MRCIEU / opengwas-requests

A place to request or contribute data to the IEU GWAS database
3 stars 1 forks source link

differences among OpenGWAS vcf and original sumstats #31

Open matteofloris opened 2 years ago

matteofloris commented 2 years ago

I have noticed a problem with the ebi-a-GCST90001585 dataset from the OpenGWAS database.

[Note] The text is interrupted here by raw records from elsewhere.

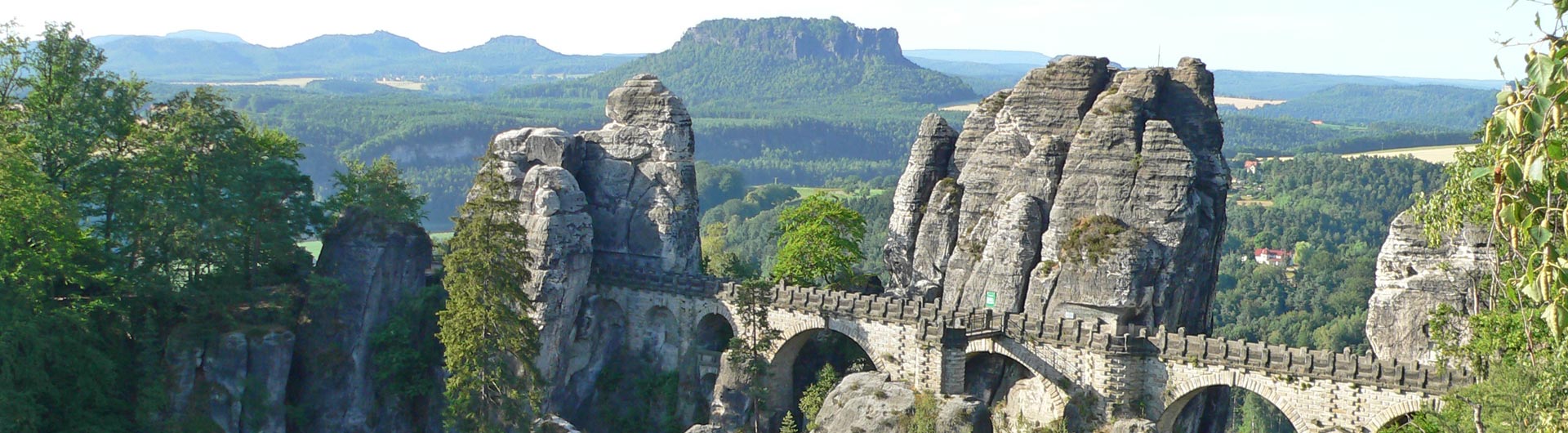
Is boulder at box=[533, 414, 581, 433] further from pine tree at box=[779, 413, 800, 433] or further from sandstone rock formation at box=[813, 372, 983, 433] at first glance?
sandstone rock formation at box=[813, 372, 983, 433]

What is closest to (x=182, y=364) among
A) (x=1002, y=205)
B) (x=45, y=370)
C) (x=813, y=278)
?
(x=45, y=370)

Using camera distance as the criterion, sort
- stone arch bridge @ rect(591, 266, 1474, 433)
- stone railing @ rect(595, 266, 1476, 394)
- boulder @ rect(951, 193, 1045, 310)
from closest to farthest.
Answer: stone railing @ rect(595, 266, 1476, 394)
stone arch bridge @ rect(591, 266, 1474, 433)
boulder @ rect(951, 193, 1045, 310)

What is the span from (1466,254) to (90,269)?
122 feet

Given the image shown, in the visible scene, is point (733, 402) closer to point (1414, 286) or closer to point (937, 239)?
point (937, 239)

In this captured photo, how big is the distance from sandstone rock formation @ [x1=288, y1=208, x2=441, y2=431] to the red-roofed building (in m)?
77.7

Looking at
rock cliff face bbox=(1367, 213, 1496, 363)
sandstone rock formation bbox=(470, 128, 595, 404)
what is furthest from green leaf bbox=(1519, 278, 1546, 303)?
sandstone rock formation bbox=(470, 128, 595, 404)

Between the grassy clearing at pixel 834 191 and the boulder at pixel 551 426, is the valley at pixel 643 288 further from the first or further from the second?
the grassy clearing at pixel 834 191

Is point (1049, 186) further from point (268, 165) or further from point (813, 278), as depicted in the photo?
point (268, 165)

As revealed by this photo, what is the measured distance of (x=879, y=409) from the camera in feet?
140

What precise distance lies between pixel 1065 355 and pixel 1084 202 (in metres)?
5.21

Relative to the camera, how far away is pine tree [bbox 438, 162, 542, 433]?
43.2 meters

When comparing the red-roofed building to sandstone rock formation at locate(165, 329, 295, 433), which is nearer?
sandstone rock formation at locate(165, 329, 295, 433)

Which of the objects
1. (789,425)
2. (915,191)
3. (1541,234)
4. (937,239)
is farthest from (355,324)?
(1541,234)

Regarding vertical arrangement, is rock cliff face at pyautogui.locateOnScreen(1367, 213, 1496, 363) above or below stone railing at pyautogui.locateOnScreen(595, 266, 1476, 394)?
above
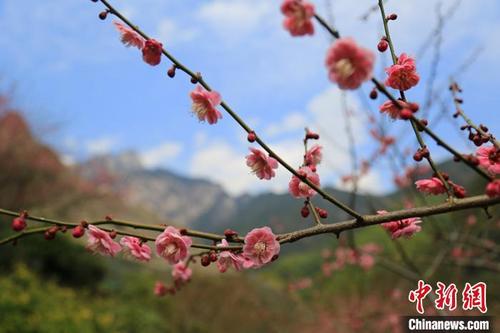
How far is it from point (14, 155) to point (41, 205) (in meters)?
1.50

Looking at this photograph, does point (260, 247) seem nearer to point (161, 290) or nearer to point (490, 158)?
point (490, 158)

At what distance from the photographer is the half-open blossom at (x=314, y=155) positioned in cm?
165

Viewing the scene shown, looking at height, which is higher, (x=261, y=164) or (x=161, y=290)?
(x=261, y=164)

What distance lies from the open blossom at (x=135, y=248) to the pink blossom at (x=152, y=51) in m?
0.55

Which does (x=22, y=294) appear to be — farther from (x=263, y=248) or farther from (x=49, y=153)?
(x=49, y=153)

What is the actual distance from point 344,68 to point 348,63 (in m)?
0.02

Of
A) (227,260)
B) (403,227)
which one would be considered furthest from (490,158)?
(227,260)

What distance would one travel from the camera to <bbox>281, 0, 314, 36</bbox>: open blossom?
1053mm

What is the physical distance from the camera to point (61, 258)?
9.75m

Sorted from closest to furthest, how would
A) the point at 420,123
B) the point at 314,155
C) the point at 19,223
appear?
the point at 420,123 → the point at 19,223 → the point at 314,155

After downloading the file from OpenGWAS (wget https://gwas.mrcieu.ac.uk/files/ebi-a-GCST90001585/ebi-a-GCST90001585.vcf.gz), I noticed that some variants are not found on the corresponding GWAS catalog sumstats (_wget http://ftp.ebi.ac.uk/pub/databases/gwas/summary_statistics/GCST90001001-GCST90002000/GCST90001585/GCST90001585_buildGRCh37.tsv.gz_):

For example, in the original summary statistics downloaded from the GWAS catalog, the first lines are as follows:

> zless GCST90001585_buildGRCh37.tsv.gz | head -n 6 | cut -f1,2,3,4,5
chromosome base_pair_location effect_allele other_allele N
1 54421 G A 3629
1 54736 T C 3629
1 55326 C T 3629
1 57033 C T 3629
1 57064 A G 3629
1 60249 T C C 3629

whereas in the corresponding VCF file downloaded from OpenGWAS database, the first lines are the following:

> zless ebi-a-GCST90001585.vcf.gz|head -n 200| grep -v "#"|head -n 5
1 10472 rs1307088996 G C
1 10473 rs1408062762 G A
1 10711 rs1434325972 A G
1 12673 rs1476353024 G A
1 13118 rs62028691 G

As you can see, some variants in this OpenGWAS dataset are missing in the original data (for example, position 1:10472 is missing in the GWAS catalog sumstats!!). How is this possible? Thank you for your co-operation.